▶ [REQUIRED WORK]:
Locate every line in the listing below that contains the string "post", and copy each of those lines in full.

[Scene-based spatial questions]
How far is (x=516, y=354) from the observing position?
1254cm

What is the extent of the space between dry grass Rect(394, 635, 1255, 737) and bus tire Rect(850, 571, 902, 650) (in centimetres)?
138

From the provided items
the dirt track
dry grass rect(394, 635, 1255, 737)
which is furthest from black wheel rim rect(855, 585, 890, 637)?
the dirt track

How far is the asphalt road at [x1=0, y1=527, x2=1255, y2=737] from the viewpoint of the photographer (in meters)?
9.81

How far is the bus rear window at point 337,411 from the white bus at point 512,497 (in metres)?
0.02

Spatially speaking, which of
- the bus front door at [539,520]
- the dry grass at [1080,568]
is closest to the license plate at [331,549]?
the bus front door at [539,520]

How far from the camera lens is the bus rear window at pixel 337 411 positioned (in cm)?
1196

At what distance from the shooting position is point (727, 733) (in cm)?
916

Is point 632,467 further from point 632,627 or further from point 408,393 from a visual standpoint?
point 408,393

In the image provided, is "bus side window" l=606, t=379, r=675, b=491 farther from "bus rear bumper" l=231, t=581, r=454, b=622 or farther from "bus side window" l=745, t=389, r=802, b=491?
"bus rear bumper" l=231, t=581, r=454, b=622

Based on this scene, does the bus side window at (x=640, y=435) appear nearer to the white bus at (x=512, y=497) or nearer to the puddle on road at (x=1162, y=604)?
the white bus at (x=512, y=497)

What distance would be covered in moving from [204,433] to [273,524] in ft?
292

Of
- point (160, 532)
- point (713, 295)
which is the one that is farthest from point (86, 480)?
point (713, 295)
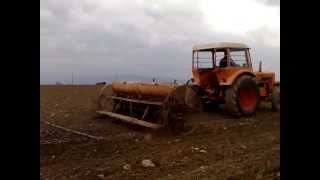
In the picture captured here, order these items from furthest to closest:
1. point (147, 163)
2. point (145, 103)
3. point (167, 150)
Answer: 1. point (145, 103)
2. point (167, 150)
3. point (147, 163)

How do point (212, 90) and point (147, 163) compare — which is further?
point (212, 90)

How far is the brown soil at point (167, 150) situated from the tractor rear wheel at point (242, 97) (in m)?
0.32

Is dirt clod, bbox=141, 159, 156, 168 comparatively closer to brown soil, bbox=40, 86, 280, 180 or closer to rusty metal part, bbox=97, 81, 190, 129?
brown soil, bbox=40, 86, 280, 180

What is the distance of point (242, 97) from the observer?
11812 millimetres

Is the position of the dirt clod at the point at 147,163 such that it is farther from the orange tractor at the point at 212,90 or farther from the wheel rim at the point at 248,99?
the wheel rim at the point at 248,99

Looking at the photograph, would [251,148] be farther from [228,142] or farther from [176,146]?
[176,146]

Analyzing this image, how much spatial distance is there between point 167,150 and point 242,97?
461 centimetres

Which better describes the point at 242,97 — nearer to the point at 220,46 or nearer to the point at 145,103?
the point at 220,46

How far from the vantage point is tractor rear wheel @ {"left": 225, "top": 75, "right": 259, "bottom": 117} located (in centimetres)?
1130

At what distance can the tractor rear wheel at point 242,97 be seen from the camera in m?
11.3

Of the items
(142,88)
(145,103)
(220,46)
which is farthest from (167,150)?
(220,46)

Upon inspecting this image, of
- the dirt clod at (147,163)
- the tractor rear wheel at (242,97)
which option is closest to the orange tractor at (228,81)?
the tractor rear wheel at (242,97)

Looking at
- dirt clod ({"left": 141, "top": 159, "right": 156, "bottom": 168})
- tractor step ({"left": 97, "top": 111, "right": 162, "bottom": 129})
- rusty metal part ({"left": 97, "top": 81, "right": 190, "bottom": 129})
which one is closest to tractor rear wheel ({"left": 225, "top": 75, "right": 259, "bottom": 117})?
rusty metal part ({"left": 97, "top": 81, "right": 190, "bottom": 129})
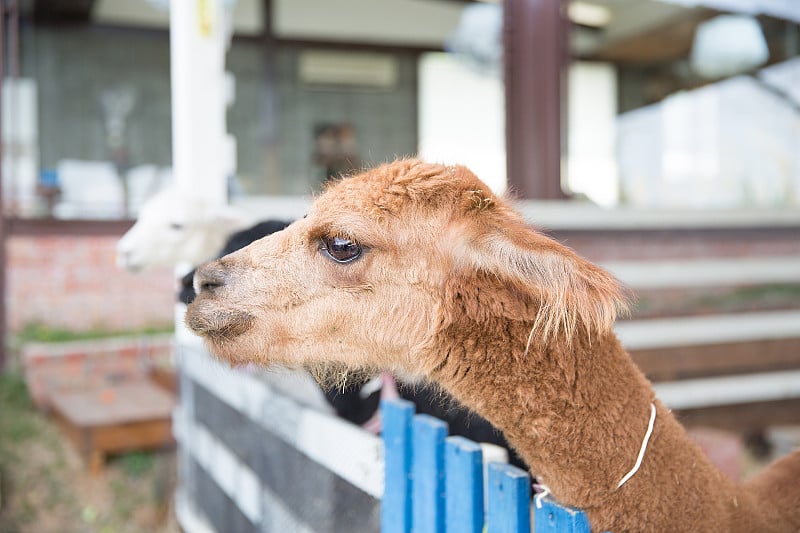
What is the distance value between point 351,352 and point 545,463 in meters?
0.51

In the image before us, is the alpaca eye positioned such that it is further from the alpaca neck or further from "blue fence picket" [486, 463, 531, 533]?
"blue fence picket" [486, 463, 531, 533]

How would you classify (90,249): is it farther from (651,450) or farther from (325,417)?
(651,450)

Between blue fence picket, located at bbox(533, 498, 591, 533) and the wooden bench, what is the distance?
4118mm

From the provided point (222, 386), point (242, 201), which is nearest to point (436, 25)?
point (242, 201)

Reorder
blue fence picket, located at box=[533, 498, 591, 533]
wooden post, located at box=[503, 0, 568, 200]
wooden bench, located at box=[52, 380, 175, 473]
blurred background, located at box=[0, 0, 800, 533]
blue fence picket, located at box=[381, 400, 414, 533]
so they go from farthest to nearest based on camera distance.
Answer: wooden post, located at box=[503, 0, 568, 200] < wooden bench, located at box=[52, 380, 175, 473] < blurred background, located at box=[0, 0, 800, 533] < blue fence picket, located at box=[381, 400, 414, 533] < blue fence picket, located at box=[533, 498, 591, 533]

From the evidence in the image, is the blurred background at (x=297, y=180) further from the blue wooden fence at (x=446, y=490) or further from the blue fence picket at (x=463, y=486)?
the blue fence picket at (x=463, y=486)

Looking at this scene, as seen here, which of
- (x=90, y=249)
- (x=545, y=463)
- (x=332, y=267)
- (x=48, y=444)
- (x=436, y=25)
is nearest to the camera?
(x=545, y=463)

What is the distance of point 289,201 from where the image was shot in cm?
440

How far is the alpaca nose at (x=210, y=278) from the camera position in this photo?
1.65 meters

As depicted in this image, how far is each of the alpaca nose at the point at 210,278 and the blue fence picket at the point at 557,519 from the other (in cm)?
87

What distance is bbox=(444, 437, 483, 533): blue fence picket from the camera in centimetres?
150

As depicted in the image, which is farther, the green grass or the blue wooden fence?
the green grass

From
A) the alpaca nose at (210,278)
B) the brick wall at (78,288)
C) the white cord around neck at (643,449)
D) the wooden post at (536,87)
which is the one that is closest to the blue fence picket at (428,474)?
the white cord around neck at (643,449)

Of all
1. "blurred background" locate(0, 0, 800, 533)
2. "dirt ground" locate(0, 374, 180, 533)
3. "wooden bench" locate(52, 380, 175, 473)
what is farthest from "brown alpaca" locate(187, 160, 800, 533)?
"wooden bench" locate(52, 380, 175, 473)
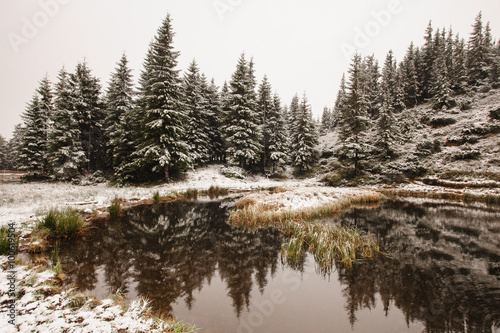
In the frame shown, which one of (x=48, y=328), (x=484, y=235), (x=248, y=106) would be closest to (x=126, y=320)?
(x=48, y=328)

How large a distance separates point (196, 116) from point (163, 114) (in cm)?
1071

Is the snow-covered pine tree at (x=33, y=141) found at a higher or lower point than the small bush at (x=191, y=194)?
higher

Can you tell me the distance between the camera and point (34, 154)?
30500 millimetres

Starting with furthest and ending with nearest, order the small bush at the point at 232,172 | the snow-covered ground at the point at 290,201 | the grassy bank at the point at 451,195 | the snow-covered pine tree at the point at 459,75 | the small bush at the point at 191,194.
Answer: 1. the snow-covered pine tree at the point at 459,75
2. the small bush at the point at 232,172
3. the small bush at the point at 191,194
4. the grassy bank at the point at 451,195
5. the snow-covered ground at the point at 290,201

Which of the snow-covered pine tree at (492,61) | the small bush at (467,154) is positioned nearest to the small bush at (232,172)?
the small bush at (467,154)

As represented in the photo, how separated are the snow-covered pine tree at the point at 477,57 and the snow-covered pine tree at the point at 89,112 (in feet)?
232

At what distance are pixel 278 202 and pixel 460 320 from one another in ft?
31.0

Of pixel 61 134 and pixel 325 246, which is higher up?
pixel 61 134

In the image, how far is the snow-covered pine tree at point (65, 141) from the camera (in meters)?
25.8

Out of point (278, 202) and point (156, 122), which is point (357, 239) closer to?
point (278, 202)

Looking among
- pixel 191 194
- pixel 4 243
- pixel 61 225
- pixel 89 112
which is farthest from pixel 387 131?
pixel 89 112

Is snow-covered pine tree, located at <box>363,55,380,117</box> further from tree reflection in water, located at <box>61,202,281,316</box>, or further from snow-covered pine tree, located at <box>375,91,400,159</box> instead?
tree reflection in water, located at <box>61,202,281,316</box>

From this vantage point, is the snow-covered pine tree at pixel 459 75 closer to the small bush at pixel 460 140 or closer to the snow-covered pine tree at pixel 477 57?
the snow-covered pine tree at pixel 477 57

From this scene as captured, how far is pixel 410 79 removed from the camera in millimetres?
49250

* * *

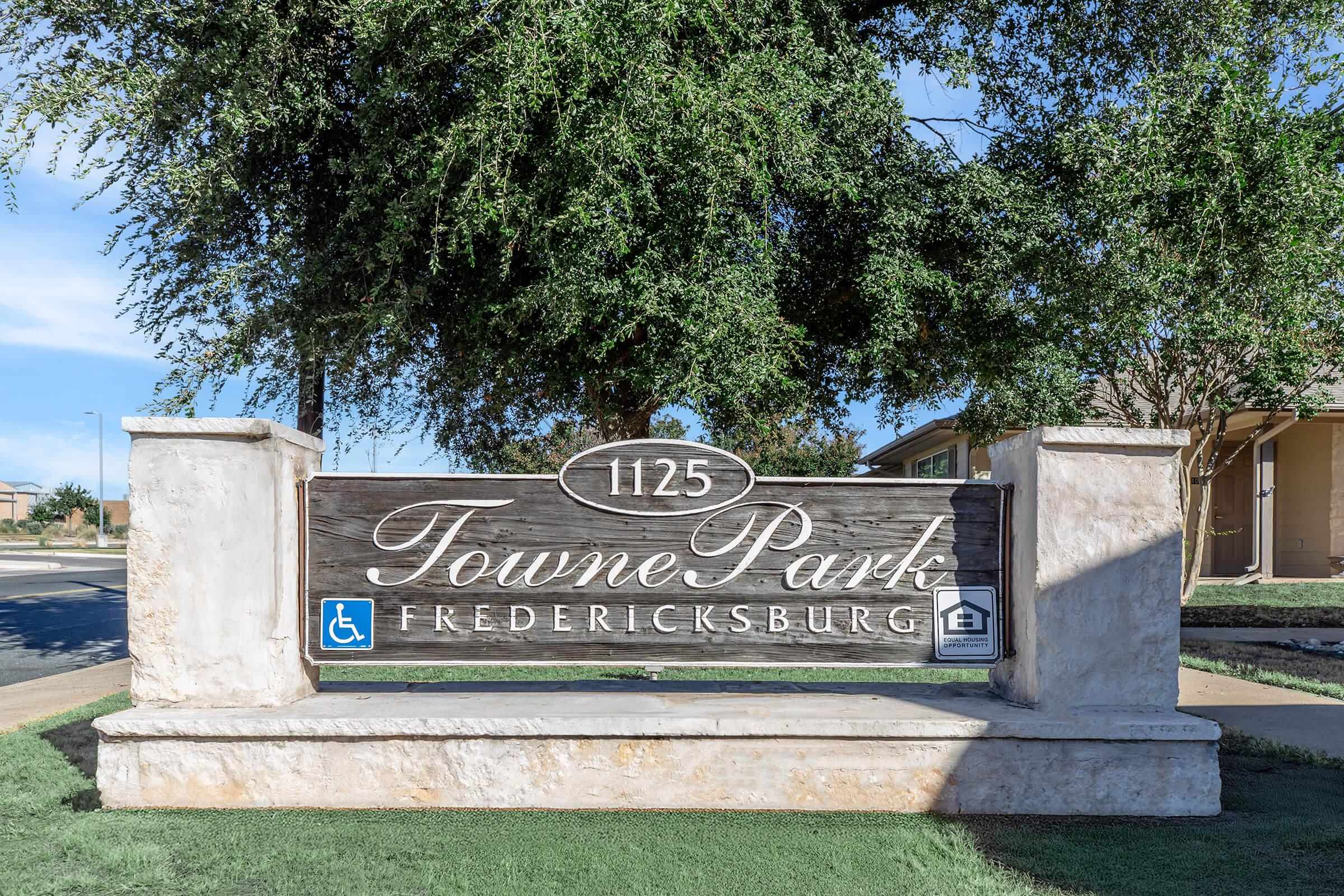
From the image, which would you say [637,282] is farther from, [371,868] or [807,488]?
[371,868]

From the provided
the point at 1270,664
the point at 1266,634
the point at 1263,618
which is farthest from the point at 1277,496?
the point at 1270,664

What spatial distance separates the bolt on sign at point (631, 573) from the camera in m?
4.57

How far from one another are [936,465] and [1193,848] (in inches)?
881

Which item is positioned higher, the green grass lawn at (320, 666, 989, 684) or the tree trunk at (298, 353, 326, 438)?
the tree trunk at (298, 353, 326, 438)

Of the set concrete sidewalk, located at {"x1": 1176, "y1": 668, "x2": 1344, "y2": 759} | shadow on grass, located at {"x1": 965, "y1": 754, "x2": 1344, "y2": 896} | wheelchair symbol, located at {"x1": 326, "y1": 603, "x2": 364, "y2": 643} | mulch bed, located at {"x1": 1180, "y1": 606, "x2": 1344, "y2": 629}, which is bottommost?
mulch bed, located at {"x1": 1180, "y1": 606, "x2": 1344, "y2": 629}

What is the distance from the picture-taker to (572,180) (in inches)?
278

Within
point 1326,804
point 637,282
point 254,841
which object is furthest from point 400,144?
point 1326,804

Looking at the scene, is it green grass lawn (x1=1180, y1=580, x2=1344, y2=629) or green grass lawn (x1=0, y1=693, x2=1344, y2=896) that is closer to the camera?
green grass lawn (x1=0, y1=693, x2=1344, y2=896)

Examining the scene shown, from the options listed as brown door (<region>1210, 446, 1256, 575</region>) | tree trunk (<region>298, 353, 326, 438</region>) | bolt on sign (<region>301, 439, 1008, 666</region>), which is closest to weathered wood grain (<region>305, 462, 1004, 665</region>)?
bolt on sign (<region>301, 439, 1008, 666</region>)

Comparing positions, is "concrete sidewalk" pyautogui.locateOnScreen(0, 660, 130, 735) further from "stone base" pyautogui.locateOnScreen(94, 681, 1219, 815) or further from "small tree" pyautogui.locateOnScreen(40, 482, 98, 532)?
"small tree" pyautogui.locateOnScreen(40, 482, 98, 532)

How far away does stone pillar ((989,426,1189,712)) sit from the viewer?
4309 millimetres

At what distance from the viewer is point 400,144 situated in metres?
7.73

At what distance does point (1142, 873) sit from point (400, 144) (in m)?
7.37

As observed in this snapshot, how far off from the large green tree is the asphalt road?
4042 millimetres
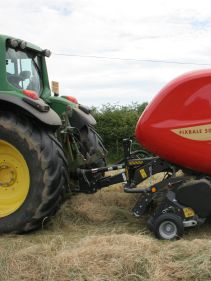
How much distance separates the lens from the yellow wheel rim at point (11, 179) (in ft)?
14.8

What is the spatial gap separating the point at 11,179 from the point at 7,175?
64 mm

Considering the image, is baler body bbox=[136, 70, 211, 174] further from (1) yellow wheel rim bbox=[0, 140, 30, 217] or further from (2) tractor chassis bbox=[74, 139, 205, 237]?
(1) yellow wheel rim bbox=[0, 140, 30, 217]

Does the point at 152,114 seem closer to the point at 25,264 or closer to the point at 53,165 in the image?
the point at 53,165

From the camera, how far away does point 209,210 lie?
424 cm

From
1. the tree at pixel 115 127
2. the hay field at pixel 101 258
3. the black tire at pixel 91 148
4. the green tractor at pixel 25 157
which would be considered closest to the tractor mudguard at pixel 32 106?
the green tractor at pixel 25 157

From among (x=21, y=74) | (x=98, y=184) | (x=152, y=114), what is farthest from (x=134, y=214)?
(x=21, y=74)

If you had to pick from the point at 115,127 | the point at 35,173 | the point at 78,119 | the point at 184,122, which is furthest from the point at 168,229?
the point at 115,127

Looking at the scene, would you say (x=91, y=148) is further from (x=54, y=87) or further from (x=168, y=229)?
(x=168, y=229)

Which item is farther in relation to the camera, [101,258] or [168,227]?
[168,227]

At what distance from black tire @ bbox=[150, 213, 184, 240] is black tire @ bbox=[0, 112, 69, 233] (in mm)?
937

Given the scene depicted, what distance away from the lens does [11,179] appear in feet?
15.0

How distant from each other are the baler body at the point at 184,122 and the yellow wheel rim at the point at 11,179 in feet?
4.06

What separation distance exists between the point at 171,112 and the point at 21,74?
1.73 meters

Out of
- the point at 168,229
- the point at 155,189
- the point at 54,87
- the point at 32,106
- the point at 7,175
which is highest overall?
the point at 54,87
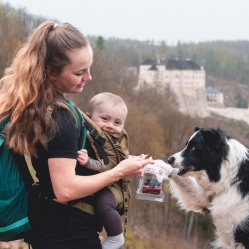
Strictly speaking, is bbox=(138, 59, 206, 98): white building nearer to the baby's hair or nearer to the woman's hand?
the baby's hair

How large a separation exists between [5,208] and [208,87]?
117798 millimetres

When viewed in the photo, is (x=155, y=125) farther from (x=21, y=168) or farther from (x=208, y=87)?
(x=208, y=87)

---

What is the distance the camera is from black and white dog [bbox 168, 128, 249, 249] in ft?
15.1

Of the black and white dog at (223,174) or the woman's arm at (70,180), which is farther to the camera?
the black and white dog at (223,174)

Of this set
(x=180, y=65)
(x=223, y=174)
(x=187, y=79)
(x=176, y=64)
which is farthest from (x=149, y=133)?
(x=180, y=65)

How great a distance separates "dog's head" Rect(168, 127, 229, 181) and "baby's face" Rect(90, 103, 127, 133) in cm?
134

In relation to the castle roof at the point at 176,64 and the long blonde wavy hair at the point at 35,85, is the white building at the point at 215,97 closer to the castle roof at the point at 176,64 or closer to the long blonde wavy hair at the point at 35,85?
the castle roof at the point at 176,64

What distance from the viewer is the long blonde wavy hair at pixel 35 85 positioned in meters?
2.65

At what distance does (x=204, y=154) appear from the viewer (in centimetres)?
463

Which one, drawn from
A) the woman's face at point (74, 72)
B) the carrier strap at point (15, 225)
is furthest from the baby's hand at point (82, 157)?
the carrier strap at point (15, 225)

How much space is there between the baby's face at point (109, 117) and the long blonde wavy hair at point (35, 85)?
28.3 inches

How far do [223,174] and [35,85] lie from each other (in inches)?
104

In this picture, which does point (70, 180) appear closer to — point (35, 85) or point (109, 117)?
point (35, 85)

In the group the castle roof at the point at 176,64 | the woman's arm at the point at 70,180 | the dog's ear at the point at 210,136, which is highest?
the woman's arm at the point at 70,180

▶ [ANSWER TO THIS PROBLEM]:
wooden post, located at box=[503, 0, 568, 200]
Answer: wooden post, located at box=[503, 0, 568, 200] < wooden bench, located at box=[52, 380, 175, 473] < blurred background, located at box=[0, 0, 800, 533] < blue fence picket, located at box=[381, 400, 414, 533] < blue fence picket, located at box=[533, 498, 591, 533]
D) the wooden post at (536,87)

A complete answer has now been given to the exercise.